• Exercises
#1 In the blog entries, why did the writer have trouble with the Abstract Expressionism exhibition? Answer in one to three sentences.
#2 From the blog entries, reproduce the passage starting with "I have been" and going on through "(Makars = Poets).".

Thursday, 29 September 2016

Burnley and London

On Tuesday Janet Dunbar and myself made the long hazardous journey into the North - beyond even Manchester. Our goal was Burnley where there is a Museum of looms and a steam engine to run them which was in full howling when we arrived.

It was very well looked after and everything that was brass was polished, everything else was painted and it gleamed. The museum seems to be entirely staffed by volunteers. All the ones I spoke to were ex-mill hands. Of course there are only one or two mills left. This one is exactly as abandoned in the 1980s. The steam engine originally drove all the looms in the weaving shed  but now only drives a few at a time.

There are 14 looms to a row and between 20 and 24 rows - so 280 or more in the room. The noise was awful. The looms are driven by leather belts going up to the ceiling where they are attached to a rod running the length of the weaving shed. That rod is driven by the steam engine. The rest of the mill was taken up with machinery to help with speeding up the preparation for weaving. A creel and a device for winding through a reed onto a warp beam was used to prepare the warp which was then taken to a machine which tied the new warp on the old one automatically. At this point we were flummoxed as to how this operated and I went in search of a volunteer who turned out to be a mine of information. He had been a mill hand for over 50 years! And had ended up as an expert knotter. The first question he asked was why are you interested so we explained we were weavers and that I often tied warps on but did it by hand and got the answer And do you use a silk knot or a dog knot. The answer was (when he had told me what they were) I used something in between. Well he was not having that so we were taught how to make a silk knot. And taught to make heddles which was wonderful. Quite the most useful technique I have learnt for a long time. He could see I was taken with this so he insisted I practise. I can do it now!!!!

There was lots more to see

Dusty, rusty reeds and shafts full of heddles hung from the ceiling.

Today (Thursday) we went to London to see two exhibitions. The first was Abstract Expressionism which means Jackson Pollock and the like. I had trouble with this exhibition. I could take the Jackson Pollock but, for 90% of the rest, I was trying to turn the painting into images - and failing. My problem is that I do not know what I am looking at. Dorothy had no problems.

Then we went to the Victoria and Albert  and I went the Ove Arup Engineering exhibition. It was good but very small and covered only 5 or 6 of his projects. All in all a disappointing day.

Sunday, 25 September 2016

The Makar's Lament

I have been suffering from not doing any bookbinding lately so decided to finish off a project. This is William Dunbar's poem The Lament of the Makars (Makars = Poets).

The whole book

and two sample pages. Not well photographed. At Malvern I had a place outside where I could take photographs but not here. I must look around and see if I can organise something.

Yesterday was a weaving day and we discussed courses that might be run. I wound a warp of the self and space dyed merino which is now ready to tie on. This will be the last one from this yarn.

Thursday, 22 September 2016

Fan Reed Samples

I finished the length of weaving needed to send off samples to the Fine Threads Study Group. Full of errors. When it was all off, washed, ironed and parcelled up, I decided that the rest of the warp needed attention so I pulled it all forward and rewound it. It looks a lot better and the weaving looks error free so far.

• Data section
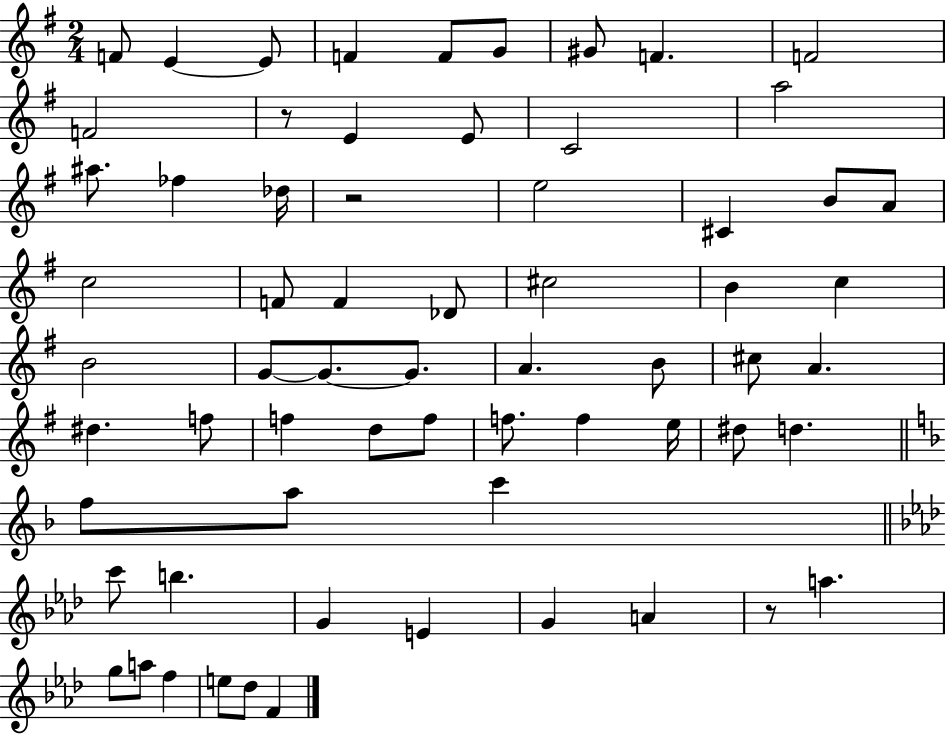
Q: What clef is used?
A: treble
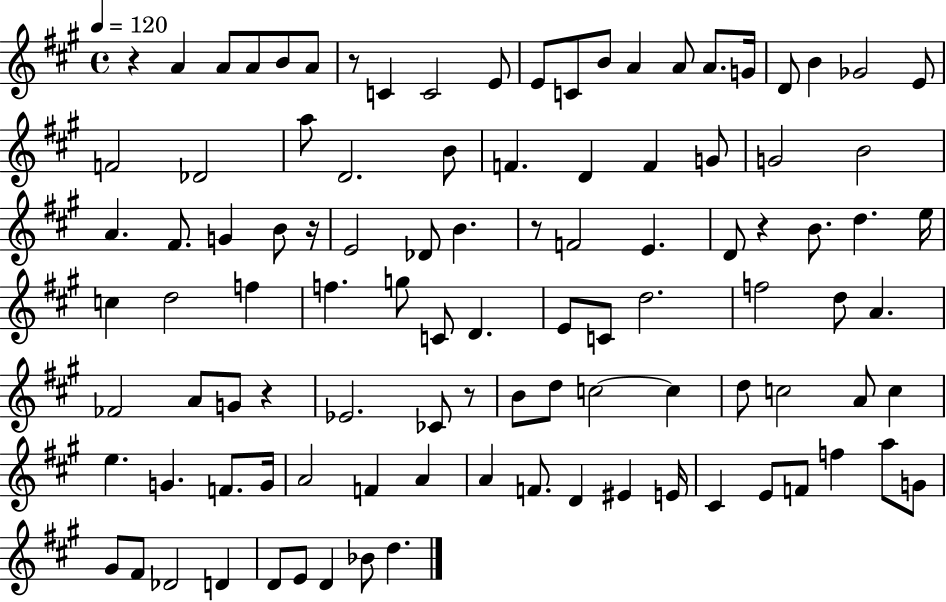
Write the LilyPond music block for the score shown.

{
  \clef treble
  \time 4/4
  \defaultTimeSignature
  \key a \major
  \tempo 4 = 120
  r4 a'4 a'8 a'8 b'8 a'8 | r8 c'4 c'2 e'8 | e'8 c'8 b'8 a'4 a'8 a'8. g'16 | d'8 b'4 ges'2 e'8 | \break f'2 des'2 | a''8 d'2. b'8 | f'4. d'4 f'4 g'8 | g'2 b'2 | \break a'4. fis'8. g'4 b'8 r16 | e'2 des'8 b'4. | r8 f'2 e'4. | d'8 r4 b'8. d''4. e''16 | \break c''4 d''2 f''4 | f''4. g''8 c'8 d'4. | e'8 c'8 d''2. | f''2 d''8 a'4. | \break fes'2 a'8 g'8 r4 | ees'2. ces'8 r8 | b'8 d''8 c''2~~ c''4 | d''8 c''2 a'8 c''4 | \break e''4. g'4. f'8. g'16 | a'2 f'4 a'4 | a'4 f'8. d'4 eis'4 e'16 | cis'4 e'8 f'8 f''4 a''8 g'8 | \break gis'8 fis'8 des'2 d'4 | d'8 e'8 d'4 bes'8 d''4. | \bar "|."
}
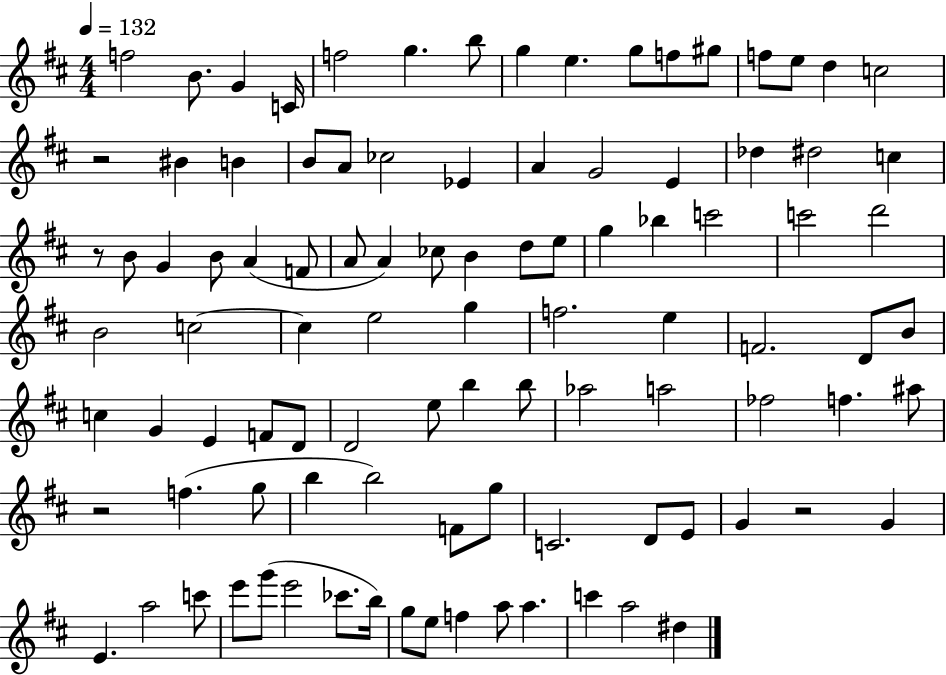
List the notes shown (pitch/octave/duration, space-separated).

F5/h B4/e. G4/q C4/s F5/h G5/q. B5/e G5/q E5/q. G5/e F5/e G#5/e F5/e E5/e D5/q C5/h R/h BIS4/q B4/q B4/e A4/e CES5/h Eb4/q A4/q G4/h E4/q Db5/q D#5/h C5/q R/e B4/e G4/q B4/e A4/q F4/e A4/e A4/q CES5/e B4/q D5/e E5/e G5/q Bb5/q C6/h C6/h D6/h B4/h C5/h C5/q E5/h G5/q F5/h. E5/q F4/h. D4/e B4/e C5/q G4/q E4/q F4/e D4/e D4/h E5/e B5/q B5/e Ab5/h A5/h FES5/h F5/q. A#5/e R/h F5/q. G5/e B5/q B5/h F4/e G5/e C4/h. D4/e E4/e G4/q R/h G4/q E4/q. A5/h C6/e E6/e G6/e E6/h CES6/e. B5/s G5/e E5/e F5/q A5/e A5/q. C6/q A5/h D#5/q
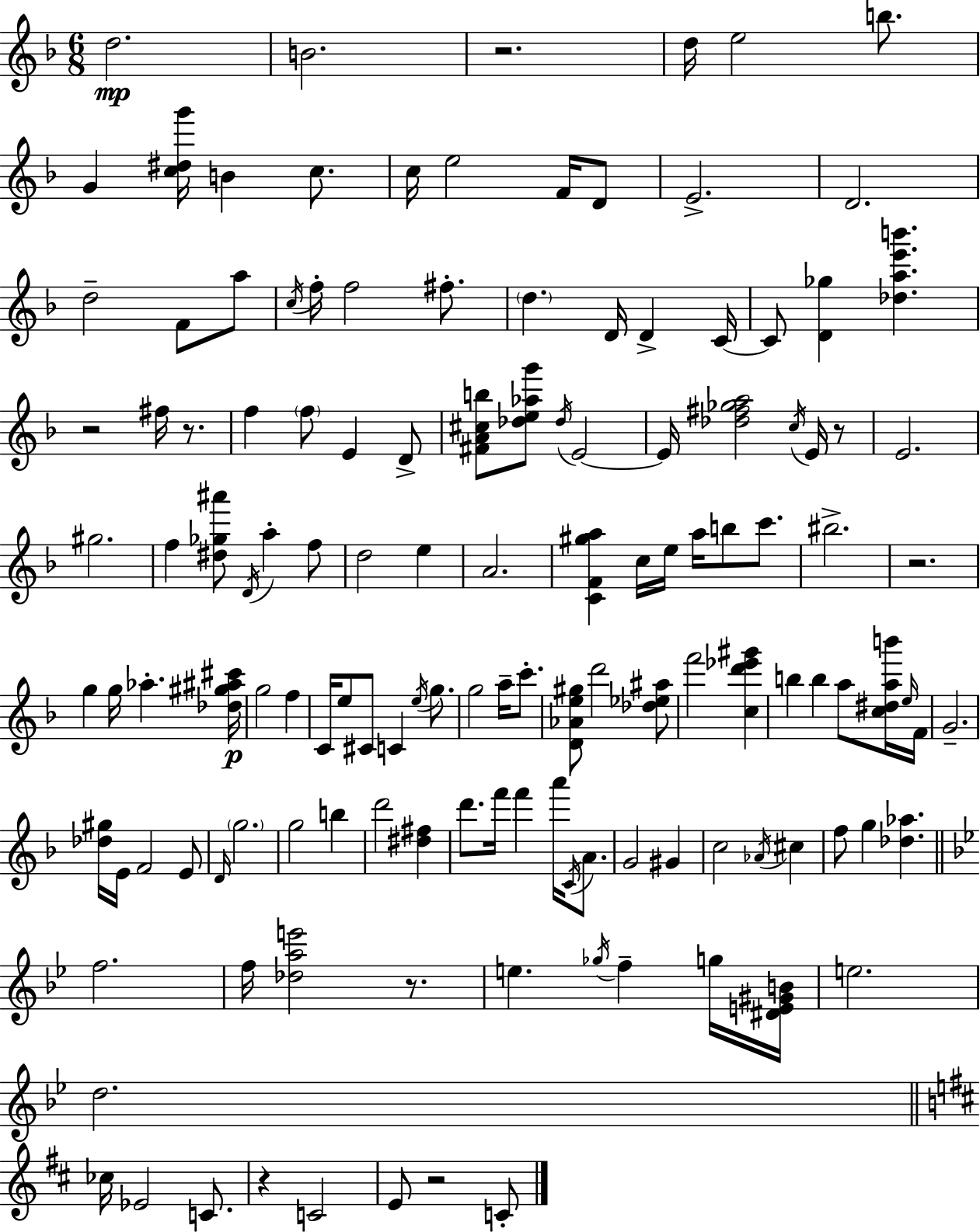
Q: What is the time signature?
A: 6/8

• List of solutions
#1 The writer could manage the Jackson Pollock paintings but spent most of the rest of the exhibition trying to turn the paintings into images, without success. The writer explains that the problem was not knowing what was being looked at.

#2
I have been suffering from not doing any bookbinding lately so decided to finish off a project. This is William Dunbar's poem The Lament of the Makars (Makars = Poets).